Excerpted passage
::::::::

Considering the number of memory operations and the number of devices involved in communication, mistakes can sometimes occur. If, during transmission, writing, refreshing, or simply while data resides in RAM, the last active bit of the last octet of the name randomseed.pl were cleared (01101000 instead of 01101100), then the letter l would be replaced by the letter h, and the browser – working with that information – would display the content of a Philippine site available under the name randomseed.ph. Knowing this weakness, a cybersquatter could register precisely such a name and count on the fact that some fraction of visitors would end up on their service.

Causes

Errors in memory handling consist in the fact that the value read differs from the value written earlier. Those we describe here involve a mistake within a single bit (setting or clearing it) and occur very rarely. Their causes include:

• cosmic radiation,
• neutron radiation of terrestrial origin,
• internal radiation of circuits,
• internal interference in circuits,
• too high temperature and other environmental factors.

::::::::

Data rows
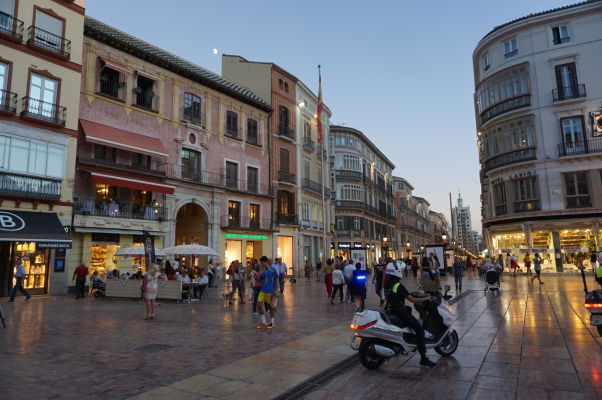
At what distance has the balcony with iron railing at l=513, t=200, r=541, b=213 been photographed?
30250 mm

::::::::

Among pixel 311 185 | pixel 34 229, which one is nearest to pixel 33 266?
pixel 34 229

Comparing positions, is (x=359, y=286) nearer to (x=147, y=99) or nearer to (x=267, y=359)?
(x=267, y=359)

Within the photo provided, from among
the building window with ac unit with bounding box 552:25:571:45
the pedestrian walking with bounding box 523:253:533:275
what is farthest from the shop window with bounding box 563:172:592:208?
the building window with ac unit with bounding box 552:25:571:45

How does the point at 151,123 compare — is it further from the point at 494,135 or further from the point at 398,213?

::::::::

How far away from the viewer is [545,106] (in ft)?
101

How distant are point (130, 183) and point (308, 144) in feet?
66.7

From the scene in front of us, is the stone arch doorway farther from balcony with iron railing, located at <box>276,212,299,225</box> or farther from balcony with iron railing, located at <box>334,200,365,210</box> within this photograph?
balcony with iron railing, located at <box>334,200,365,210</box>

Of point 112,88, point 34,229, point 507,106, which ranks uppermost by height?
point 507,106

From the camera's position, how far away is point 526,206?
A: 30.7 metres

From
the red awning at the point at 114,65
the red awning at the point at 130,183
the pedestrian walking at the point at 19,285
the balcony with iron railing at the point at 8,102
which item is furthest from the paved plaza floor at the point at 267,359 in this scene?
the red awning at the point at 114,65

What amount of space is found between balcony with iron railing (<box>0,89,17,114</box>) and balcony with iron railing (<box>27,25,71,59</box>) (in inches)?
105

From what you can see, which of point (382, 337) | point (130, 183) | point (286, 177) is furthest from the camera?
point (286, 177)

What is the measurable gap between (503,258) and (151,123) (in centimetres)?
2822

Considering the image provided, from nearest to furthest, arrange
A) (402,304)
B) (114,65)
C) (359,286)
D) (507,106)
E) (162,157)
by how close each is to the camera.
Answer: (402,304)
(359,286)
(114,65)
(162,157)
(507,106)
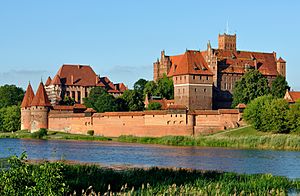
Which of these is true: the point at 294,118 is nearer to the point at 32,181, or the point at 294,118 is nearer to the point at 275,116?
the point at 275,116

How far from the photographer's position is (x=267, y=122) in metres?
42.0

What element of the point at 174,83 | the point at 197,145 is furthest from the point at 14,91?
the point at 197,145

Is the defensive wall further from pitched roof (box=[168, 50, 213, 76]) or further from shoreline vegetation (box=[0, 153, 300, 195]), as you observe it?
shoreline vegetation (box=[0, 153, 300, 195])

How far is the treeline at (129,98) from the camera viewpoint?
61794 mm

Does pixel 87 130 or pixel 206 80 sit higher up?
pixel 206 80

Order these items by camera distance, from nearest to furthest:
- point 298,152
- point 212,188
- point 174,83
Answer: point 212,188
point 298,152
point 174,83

::::::::

What this exercise asks
A – For the passage on memory bit errors, mark each statement yes or no, quoting the exact words of the passage that decide it: (i) Clearing one bit in the name randomseed.pl could lead the browser to a site named randomseed.ph. (ii) The errors described there involve several bits changing at once. (iii) These errors happen often.
B – Write out the part of the passage on memory bit errors starting with "Considering the number" and going on through "on their service.".
The lines shown play no role in this work.

Task-by-task outputs
A –
(i) Yes: "would display the content of a Philippine site available under the name randomseed.ph"
(ii) No: "involve a mistake within a single bit (setting or clearing it)"
(iii) No: "occur very rarely"

B –
Considering the number of memory operations and the number of devices involved in communication, mistakes can sometimes occur. If, during transmission, writing, refreshing, or simply while data resides in RAM, the last active bit of the last octet of the name randomseed.pl were cleared (01101000 instead of 01101100), then the letter l would be replaced by the letter h, and the browser – working with that information – would display the content of a Philippine site available under the name randomseed.ph. Knowing this weakness, a cybersquatter could register precisely such a name and count on the fact that some fraction of visitors would end up on their service.